## EXERCISE PROMPT
Exactly as they stand, copy the lines from the one containing "Beautiful Landscape In" to the final line of the data; leave out the pictures.

## SUPPLIED DATA
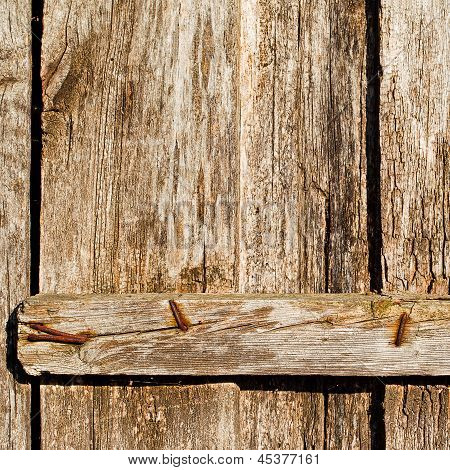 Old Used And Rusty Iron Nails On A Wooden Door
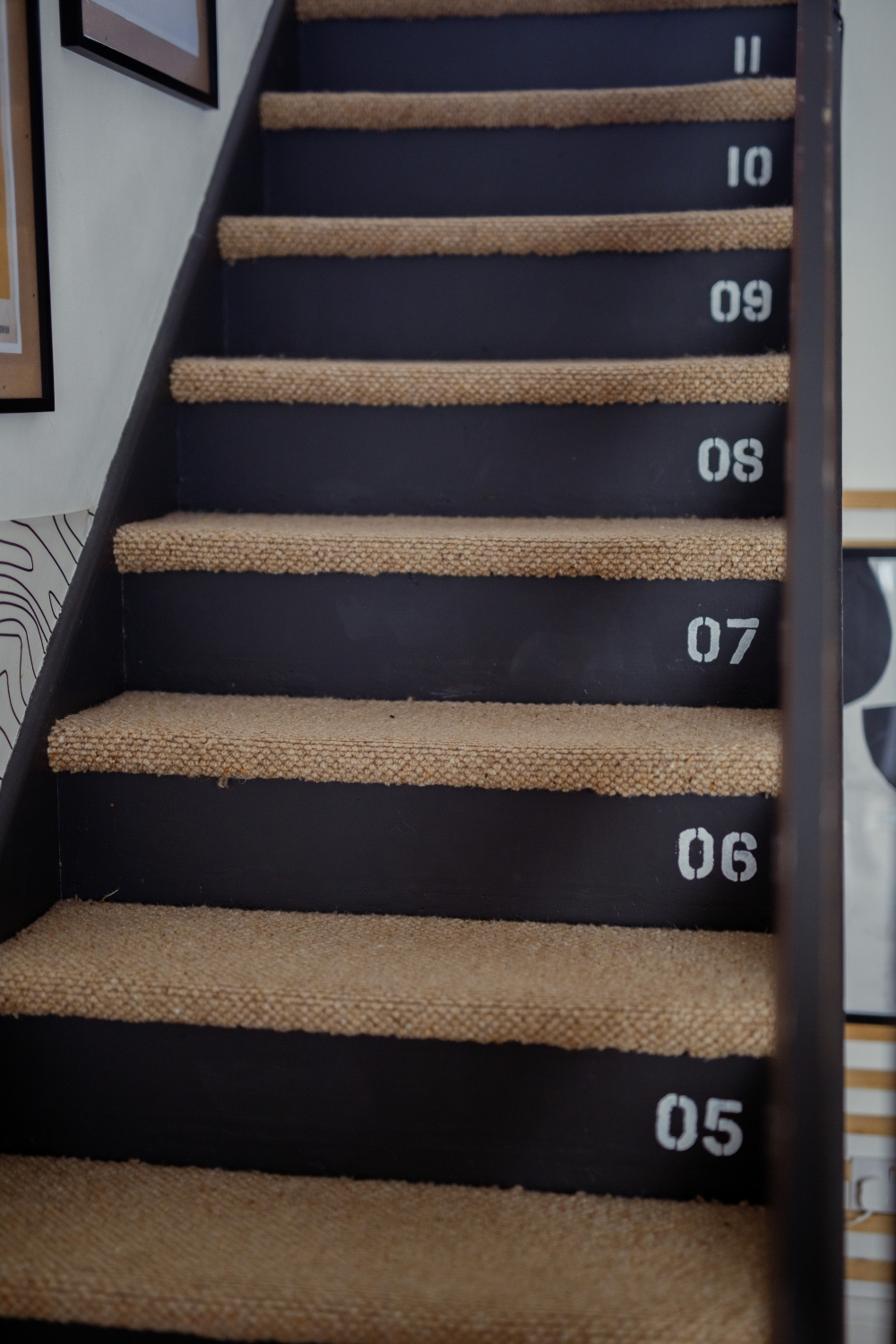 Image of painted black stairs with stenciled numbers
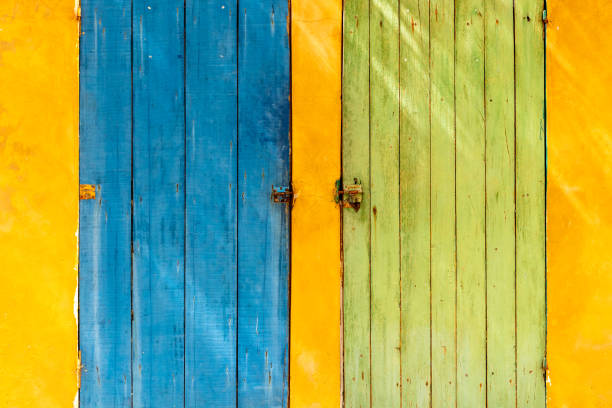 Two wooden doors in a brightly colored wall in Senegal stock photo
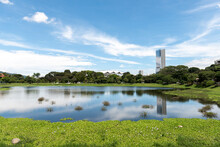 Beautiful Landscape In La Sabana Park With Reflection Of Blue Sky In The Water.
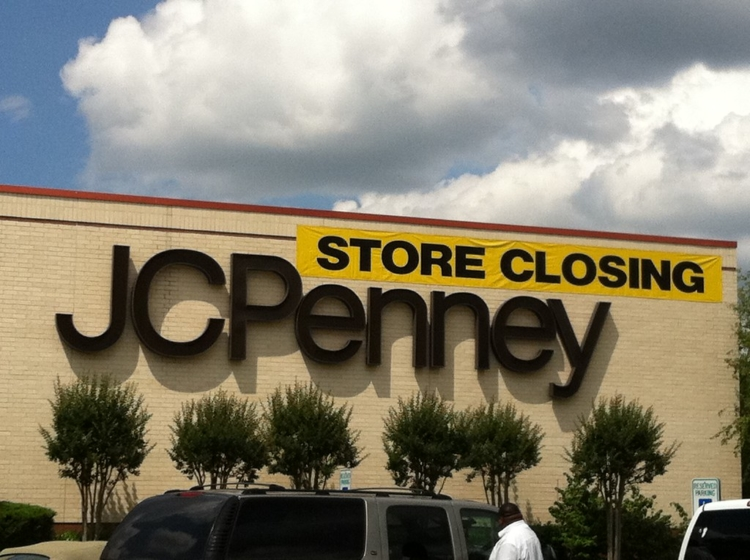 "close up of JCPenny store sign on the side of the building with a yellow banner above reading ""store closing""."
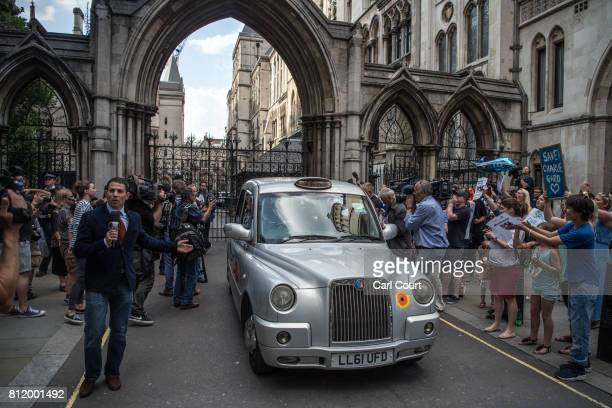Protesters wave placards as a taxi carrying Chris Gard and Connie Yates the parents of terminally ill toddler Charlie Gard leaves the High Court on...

## YOUR SOLUTION
 Beautiful Landscape In La Sabana Park With Reflection Of Blue Sky In The Water.
 "close up of JCPenny store sign on the side of the building with a yellow banner above reading ""store closing""."
Protesters wave placards as a taxi carrying Chris Gard and Connie Yates the parents of terminally ill toddler Charlie Gard leaves the High Court on...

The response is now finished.